Global population was around 1.6 billion in 1990—today it is around 7.2 billion and growing. Recent estimates on population growth predict a global population of 9.6 billion in 2050 and 10.9 billion in 2100. Unlike Europe and North America, where only three to four per cent of population is engaged in agriculture, around 47 per cent of India’s population is dependent upon agriculture. Even if India continues to do well in the service sector and the manufacturing sector picks up, it is expected that around 2030 when India overtakes China as the world’s most populous country, nearly 42 per cent of India’s population will still be predominantly dependent on agriculture.
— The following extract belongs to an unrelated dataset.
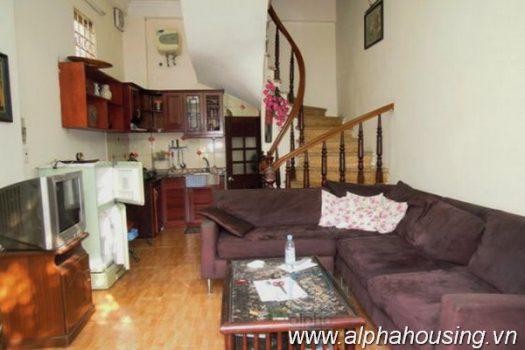 Nhà 2 phòng ngủ cho thuê tại Vân Hồ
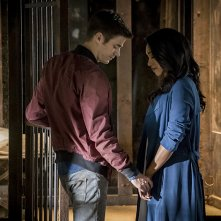 The Flash: un'immagine di Grant Gustin e Candice Patton in Flashpoint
22. Which of the following is the most logical and rational inference that can be made from the above passage?

(a) Prosperity of agriculture sector is of critical importance to India.

(b) Indian economy greatly depends on its agriculture.

(c) India should take strict measures to control its rapid population growth.

(d) India’s farming communities should switch over to other occupations to improve their economic conditions.

Answer: A


Many pathogens that cause foodborne illnesses are unknown. Food contamination can occur at any stage from farm to plate. Since most cases of food poisoning go unreported, the true extent of global foodborne illnesses is unknown. Improvements in international monitoring have led to greater public awareness, yet the rapid globalization of food production increases consumers’ vulnerability by making food harder to regulate and trace. “We have the world on our plates”, says an official of WHO.

23. Which of the following is the most logical corollary to the above passage?

(a) With more options for food come more risks.

(b) Food processing is the source of all foodborne illnesses.

(c) We should depend on locally produced food only.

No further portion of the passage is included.